Bed era disteso sul divano letto e guardava i talk show del pomeriggio, sbadigliando annoiato. Rigan era sdraiato sul tappeto e guardava i talk show del pomeriggio sbadigliando annoiato. I croccantini di Bed crocchiavano nella ciotola. Le patatine del Sig. Buchler crocchiavano sul fondo del sacchetto.

Entrambi guardavano quel programma perché entrambi avevano un debole per la bionda conduttrice. Rigan era certo che a Bed la tipa interessasse per via del pelo biondo. Probabile nella sua razza (ma che razza di cane si era trovato?) quella tonalità fosse abbastanza rara. Bed invece era certissimo che il padrone fosse ammaliato da quelle due pronunciate protuberanze che la conduttrice portava davanti sul petto. Aveva notato, durante le loro passeggiate pomeridiane, che Rigan, incontrando ora qua ora la rappresentanti dello stesso genere della conduttrice, non riuscisse a resistere e finisse sempre per far cadere gli occhi lì sopra.

:-Ehi Bed, ti andrebbe mica di fare un salto in enoteca?

Essendo un solitario per natura, e andata buca pure con Linda, il Sig. Buchler aveva trovato nel cane un ottima scusante per uscire da solo e frequentare un qual si voglia locale.

Prima la cosa gli risultava insopportabile. Veder entrar qualcuno da solo dentro un locale, era lo spot della solitudine a suo dire.

Lui era solo per scelta, ma la gente avrebbe potuto fraintendere.

Ora pur essendo sempre umanamente solo, aveva però la scusa di accompagnare Bed qua e la per due passi.

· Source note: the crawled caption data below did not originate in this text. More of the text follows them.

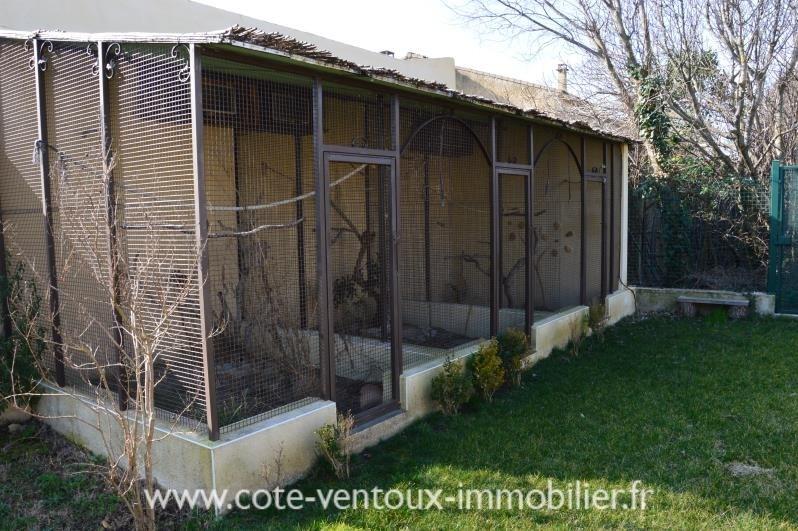 Verkoop van prestige  huis Pernes les fontaines 567000€ - Foto 10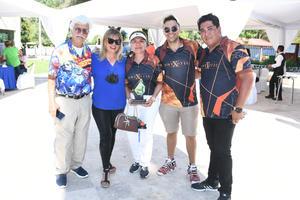 12082021 José González, Gloria González, Betty Sánchez, Alejandro Martínez y Urim González.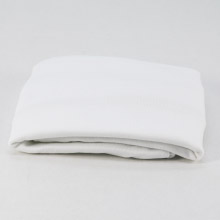 Replacement cover for your Nape cushion 2in1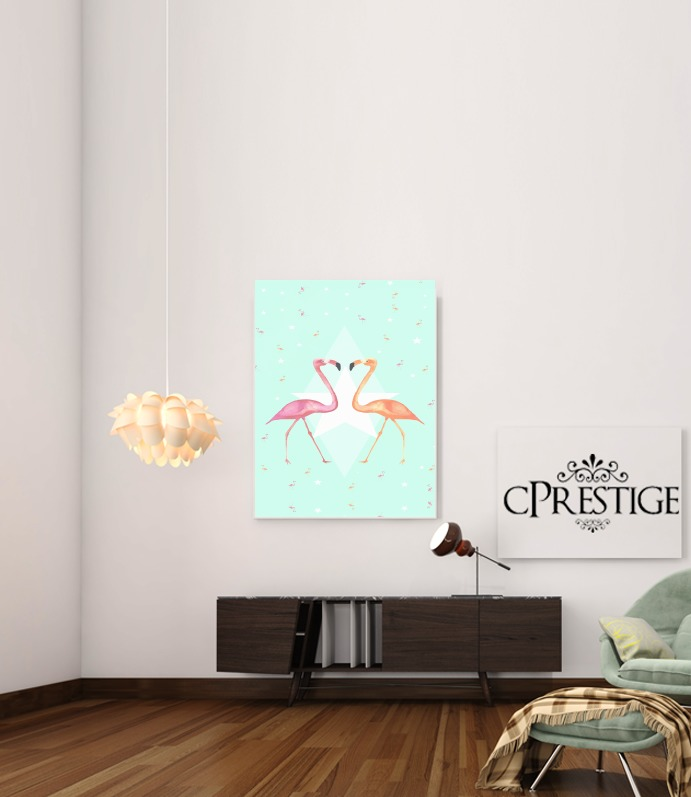 FLAMINGO PARTY for Art Print Adhesive 30*40 cm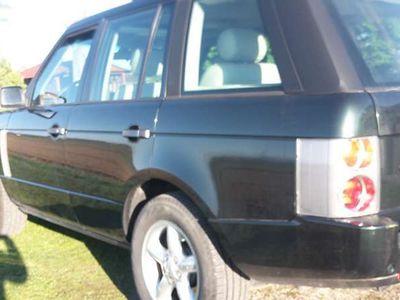 gebraucht Land Rover Range Rover 3.0 TD SUV / Geländewagen,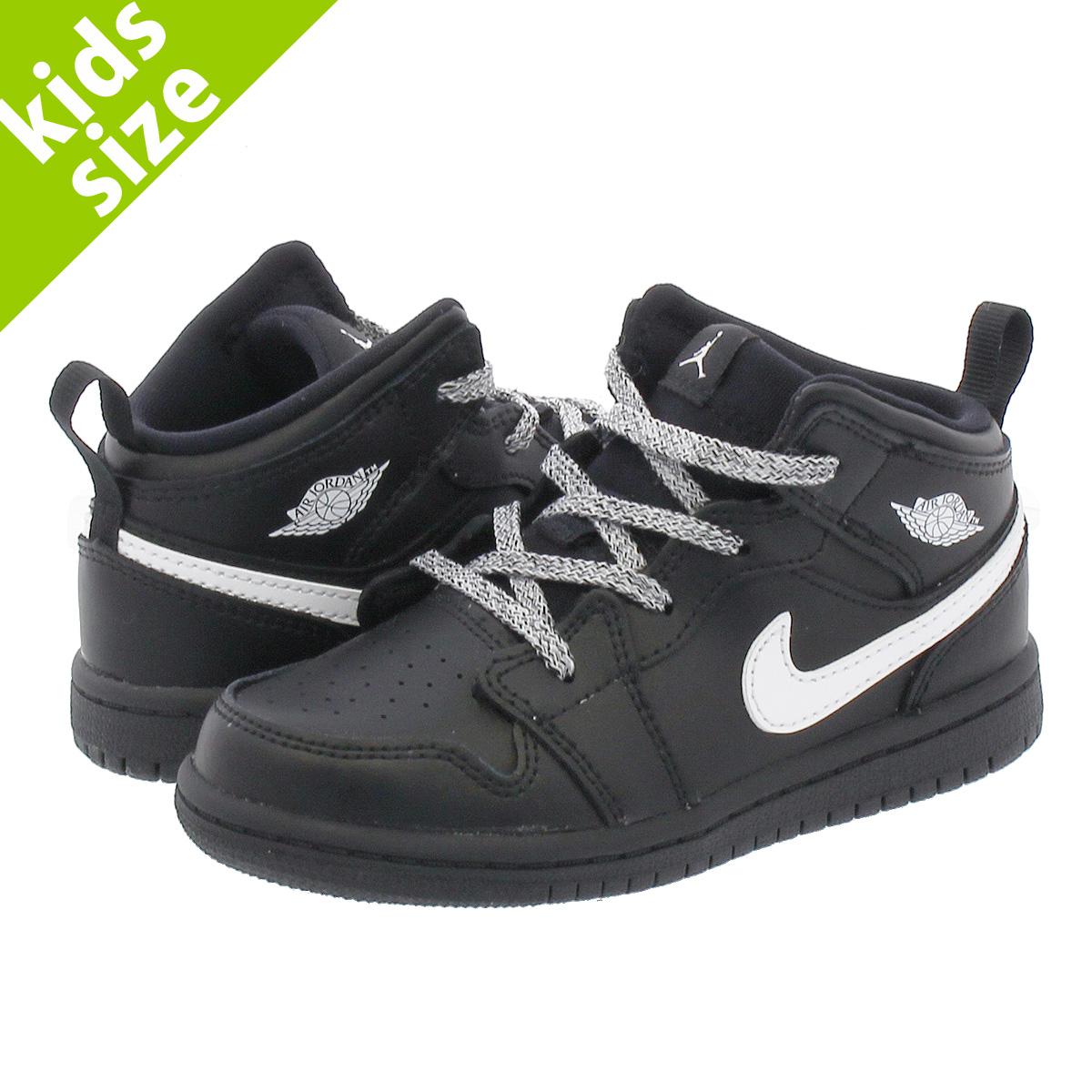7ef14a9110 SELECT SHOP LOWTEX: NIKE AIR JORDAN 1 MID BT Nike Air Jordan 1 mid TD  BLACK/WHITE   Rakuten Global Market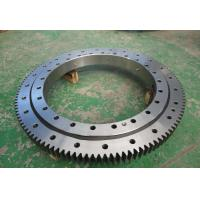 China slewing bearing, slewing ring manufacturer, turntable bearing for machinery swing bearing Manufactures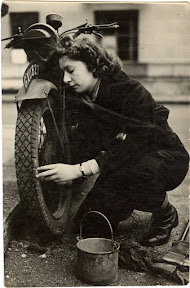 During the London Blitz, Grandma was a motorcycle courier working for the Ministry of Information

E Bed, rendendosi conto della situazione, era ben felice di portare fuori il suo padrone per pisciarlo.

Non c’era che dire. Si erano proprio trovati. Una coppia complementare.

Le ombre lunghe dell’autunno penzolavano da sinistra verso destra sopra il viale, allungandosi bavose da un marciapiede all’altro.

Il Sig. Buchler, fiaccato dalla sedentarietà, camminava caracollando al centro dello stradone con la lingua a penzoloni e il respiro corto. Si fermava ogni tot metri, tra un ombra allungata e l’altra, a riscaldarsi al pallido sole.

Bed lo seguiva qualche passo più indietro, il pelo lungo della fronte che gli penzolava sugli occhi come la frangia bionda della conduttrice di Canal Four e il collare quasi del tutto allentato. Rigan era un padrone tranquillo e non vi era il rischio che desse fastidio a qualcuno.

La signorina Lisemary che abitava in cima alla via al numero trentasette, arrivò in quel momento accostando la macchina sul lato destro.

Si fermarono a guardarla scendere. Era sicuramente la ragazza più carina del quartiere.

Il signor Buchler si tirò su il colletto della giacca nera di pelle e porto la sigaretta all’angolo delle labbra.

Bed si diede una scrollatina generale per ravvivare il pelo ed emise un latrato baritonale molto impostato.

Rigan lo guardo all’indietro come a dire. Vecchio marpione.

Lei lì aspettò mentre risalivano la salita e si accucciò a scompigliare il pelo al cane.

Il Sig. Buchler ne approfittò per buttare l’occhio dentro la profonda scollatura.

Bed che non era interessato alle tette, si concentrò sul pelo biondo che la signorina Lisemary portava raccolto in strane acconciature sopra la testa. 

Poi guardo Rigan.

Con la scusa di accarezzarlo a sua volta, si era accucciato sull’altro suo fianco e stava a momenti infilando il naso dentro la maglietta di lei.

Che razza di padrone mi sono trovato? Era una domanda. Un interrogarsi sulle caratteristiche fisiche dell’uomo, tra l’altro alquanto indecifrabili.